A political action committee connected to former Rep. TJ Cox (D–Fresno) funneled 35 percent of its spending to a company wholly owned and operated by the one-term Congressman.
Cox, who has publicly said he is waiting until redistricting to decide if he will run for a third-straight time, converted his campaign committee to a group dubbed “VoterPAC” after his narrow defeat to Rep. David Valadao in November.
The PAC was designed to engage in “large scale voter registration” efforts in the San Joaquin Valley.
On Friday, VoterPAC submitted its latest fundraising totals for the second quarter of 2021.

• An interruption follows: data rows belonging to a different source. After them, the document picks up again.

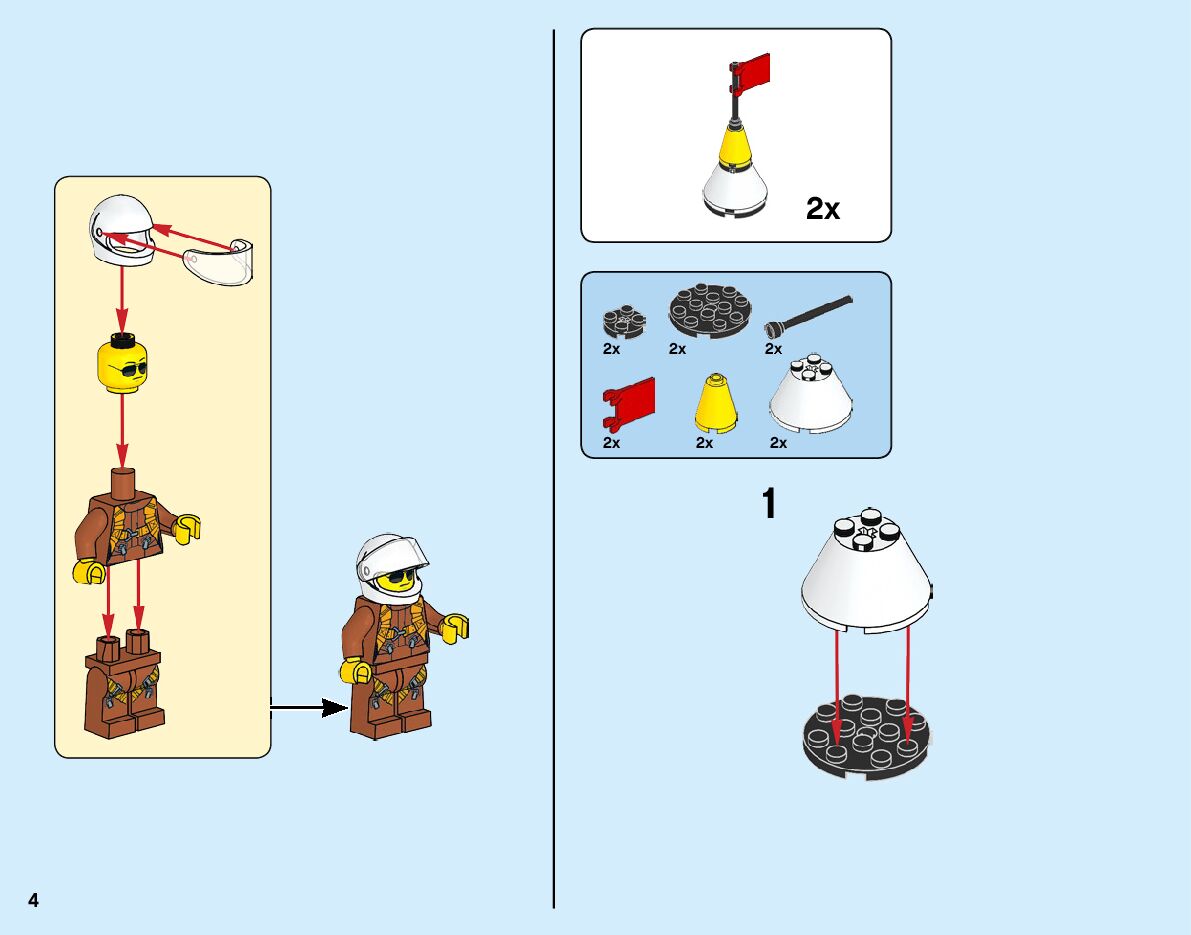 2x

2x
2x
2x
2x
2x
2x

1

4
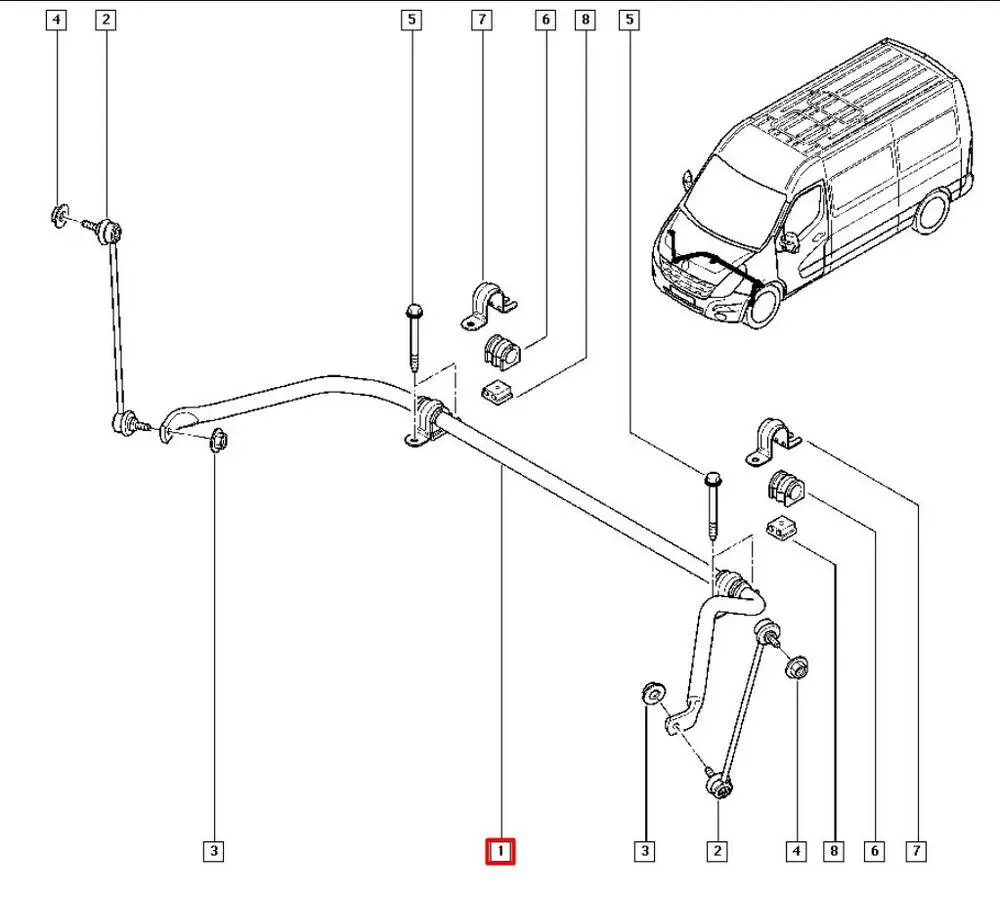 4
2
5
7
6
8
5
3
1
3
2
4
8
6
7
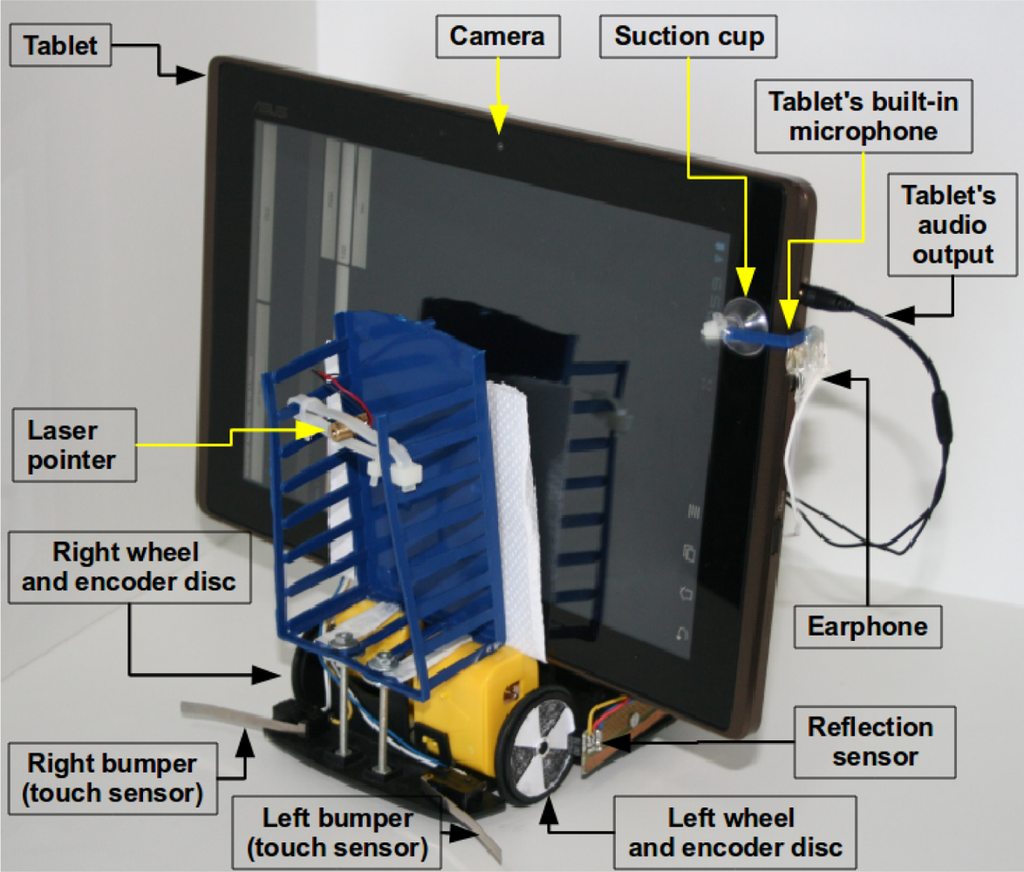 Tablet

Camera

Suction cup

Tablet's built-in microphone

Tablet's audio output

ASUS

Laser pointer

Right wheel and encoder disc

Earphone

Reflection sensor

Right bumper (touch sensor)

Left bumper (touch sensor)

Left wheel and encoder disc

The PAC raised $61,090.90 and spent $51,100.48 in the quarter, leaving Cox’s committee with $9,990.42 cash-on-hand.
$46,100.48 of expenditures were deemed “operating expenditures” by the Federal Elections Commission.
Of that sum, $16,502.50 – or 35 percent of all operational spending – was sent to a company named MJTJ, LLC for fundraising consulting.

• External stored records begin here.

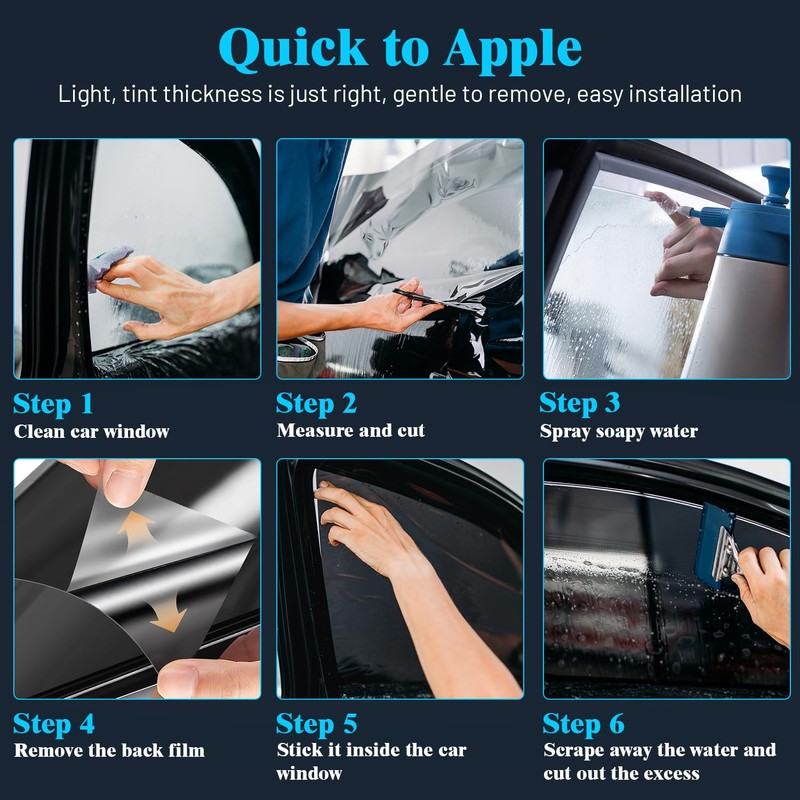 Quick to Apple

Light, tint thickness is just right, gentle to remove, easy installation

Step 1
Clean car window

Step 2
Measure and cut

Step 3
Spray soapy water

Step 4
Remove the back film

Step 5
Stick it inside the car window

Step 6
Scrape away the water and cut out the excess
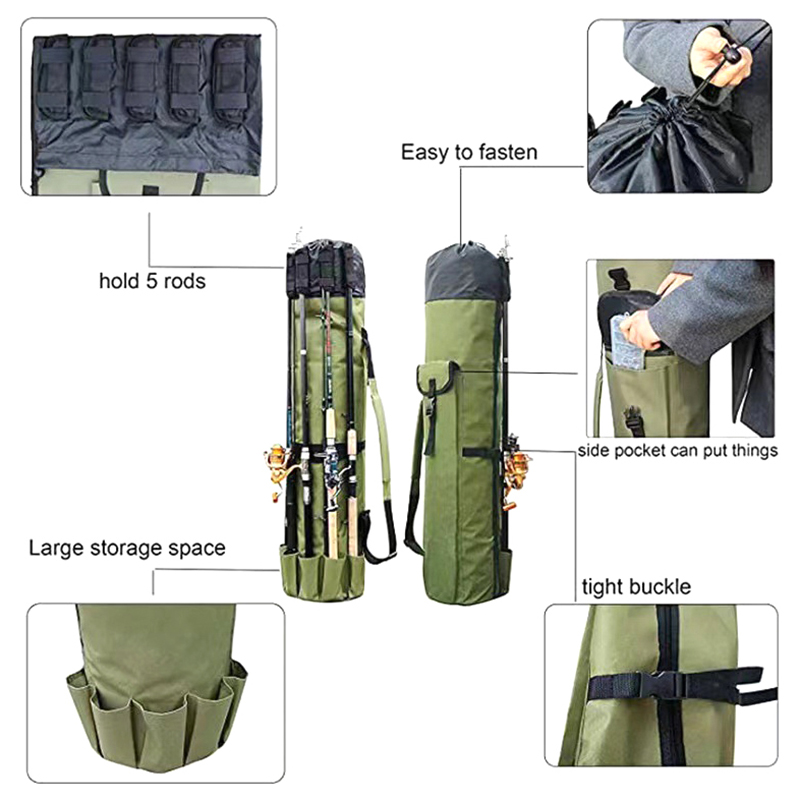 Easy to fasten

hold 5 rods

side pocket can put things

Large storage space

tight buckle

According to the Secretary of State, MJTJ, LLC is a business wholly-owned and operated by Cox, initially founded in 2011.
According to a statement of information filed later in 2011, the business was founded for “real estate investment.”
Andrew Renteria, chief of staff and campaign manager for Valadao, joked that the revenues from the PAC may allay some of Cox’s long–running tax and financial issues.